▸ **PROVIDED PASSAGE**:

------------------------------

In First Bank of Highland Park v. Sklarov, 2019 IL App (2d) 190210 (Sept. 18, 2019), following the borrower’s default, the bank moved to be appointed a mortgagee in possession. The borrower opposed the motion asserting the property was residential real estate and he was therefore presumptively entitled to maintain possession. The Appellate Court held that because he was not occupying the property as his principal residence, the property was not residential real estate and the presumption of possession favored the bank.
The subject property was held in an Illinois land trust. The borrower traveled extensively for work and had not resided in Illinois or at the property since before the foreclosure was filed. He informed the bank that he resided in Europe but the property was his only home in the United States and that he and his children stayed there when they were in the United States. At the time of the foreclosure, a tenant was residing at the property, but later moved out.
Illinois foreclosure law sets out two different presumptions for pre-judgment possession depending on whether the property at issue is “residential real estate”. If the property is residential, the borrower is entitled to remain in possession unless the bank can show good cause to be placed in possession. For nonresidential real estate, the bank is entitled to be placed in possession upon its request unless the borrower shows good cause why it should not be. 735 ILCS 5/15-1219.
On the substantive question, whether the property was residential real estate, the Appellate Court agreed with the trial court’s finding that it was. The statute defines “residential real estate” as “any real estate, * * * which * * * is occupied as a principal residence either (i) if a mortgagor is an individual, by that mortgagor, that mortgagor’s spouse or that mortgagor’s descendants, or (ii) if a mortgagor is a trustee of a trust * * *, by a beneficiary of that trust.”
The Appellate Court agreed that the evidence failed to show that borrower “occupied” the property “as a principal residence.” The borrower asserted he was an “occupant” because he had “lawful physical possession” of it—that is, he had the legal right to reside at and exercise control over the property. He further averred that the statute requires only the property be “a principal residence,” not necessarily the borrower’s only principal residence. He claimed he sufficiently established that the property was a principal residence because he owned no other house in the United States and he resided at the property when he was in Illinois.

------------------------------

▸ **WRITTEN TASKS**:
[1] According to the Sklarov case summary, where did the borrower tell the bank he lived?
[2] Decide whether each statement agrees with the Sklarov case summary, answering yes or no and quoting the words that decide it: (a) The property was held in an Illinois land trust. (b) A tenant was still living at the property after the foreclosure. (c) For nonresidential real estate, the bank gets possession on request unless the borrower shows good cause.
The material after this point has no part in any of this work.

▸ **EXTRACTED RECORDS**:
------------------------------

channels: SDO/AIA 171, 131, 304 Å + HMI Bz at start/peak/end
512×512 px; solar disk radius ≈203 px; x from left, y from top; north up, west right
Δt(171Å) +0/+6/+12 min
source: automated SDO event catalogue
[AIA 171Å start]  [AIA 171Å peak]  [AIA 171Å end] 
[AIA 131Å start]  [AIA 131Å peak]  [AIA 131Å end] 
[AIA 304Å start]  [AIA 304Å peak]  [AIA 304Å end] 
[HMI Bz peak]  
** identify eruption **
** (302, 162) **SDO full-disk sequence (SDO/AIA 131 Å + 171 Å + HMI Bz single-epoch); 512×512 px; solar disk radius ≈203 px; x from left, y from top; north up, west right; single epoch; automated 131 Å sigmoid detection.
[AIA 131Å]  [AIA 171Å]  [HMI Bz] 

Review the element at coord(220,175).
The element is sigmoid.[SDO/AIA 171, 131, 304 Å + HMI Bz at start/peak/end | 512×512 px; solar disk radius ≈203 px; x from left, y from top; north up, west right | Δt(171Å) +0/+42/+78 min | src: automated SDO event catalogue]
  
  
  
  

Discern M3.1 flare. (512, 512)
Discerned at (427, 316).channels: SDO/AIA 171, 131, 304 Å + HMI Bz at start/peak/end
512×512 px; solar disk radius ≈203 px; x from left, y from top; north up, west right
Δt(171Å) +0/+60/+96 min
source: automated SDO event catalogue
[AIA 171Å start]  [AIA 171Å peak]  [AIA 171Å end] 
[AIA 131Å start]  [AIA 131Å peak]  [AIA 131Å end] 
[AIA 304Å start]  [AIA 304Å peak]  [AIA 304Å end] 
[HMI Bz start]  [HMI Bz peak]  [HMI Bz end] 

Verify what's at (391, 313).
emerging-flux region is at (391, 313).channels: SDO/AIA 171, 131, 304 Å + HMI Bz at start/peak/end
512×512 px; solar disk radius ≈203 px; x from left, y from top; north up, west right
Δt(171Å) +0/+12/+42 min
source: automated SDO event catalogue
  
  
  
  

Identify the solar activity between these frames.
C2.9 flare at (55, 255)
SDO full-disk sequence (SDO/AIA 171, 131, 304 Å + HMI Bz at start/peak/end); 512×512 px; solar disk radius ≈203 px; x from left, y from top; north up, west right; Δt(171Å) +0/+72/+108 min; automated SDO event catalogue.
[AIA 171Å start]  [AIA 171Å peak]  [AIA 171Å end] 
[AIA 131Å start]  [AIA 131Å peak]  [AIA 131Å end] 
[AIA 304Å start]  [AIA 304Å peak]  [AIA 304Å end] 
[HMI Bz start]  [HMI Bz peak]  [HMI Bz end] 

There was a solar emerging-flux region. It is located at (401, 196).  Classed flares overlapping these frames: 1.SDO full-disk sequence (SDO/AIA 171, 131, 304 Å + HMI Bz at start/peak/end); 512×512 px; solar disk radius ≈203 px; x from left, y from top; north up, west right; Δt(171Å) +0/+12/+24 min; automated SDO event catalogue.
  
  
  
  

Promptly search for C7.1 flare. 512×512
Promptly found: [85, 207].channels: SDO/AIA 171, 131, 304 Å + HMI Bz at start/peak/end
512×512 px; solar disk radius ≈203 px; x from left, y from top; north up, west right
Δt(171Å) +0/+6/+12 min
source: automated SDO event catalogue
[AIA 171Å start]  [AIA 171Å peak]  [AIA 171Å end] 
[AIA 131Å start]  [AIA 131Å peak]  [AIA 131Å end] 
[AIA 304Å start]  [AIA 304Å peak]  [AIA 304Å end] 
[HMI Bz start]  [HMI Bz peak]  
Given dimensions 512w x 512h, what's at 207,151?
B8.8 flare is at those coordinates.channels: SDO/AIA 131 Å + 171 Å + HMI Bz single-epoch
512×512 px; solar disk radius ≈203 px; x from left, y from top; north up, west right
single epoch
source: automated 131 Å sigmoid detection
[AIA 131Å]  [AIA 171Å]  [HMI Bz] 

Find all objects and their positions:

------------------------------

▸ **WORKED SOLUTIONS**:
[1] In Europe.

[2]
(a) Yes: "The subject property was held in an Illinois land trust."
(b) No: "At the time of the foreclosure, a tenant was residing at the property, but later moved out."
(c) Yes: "For nonresidential real estate, the bank is entitled to be placed in possession upon its request unless the borrower shows good cause why it should not be."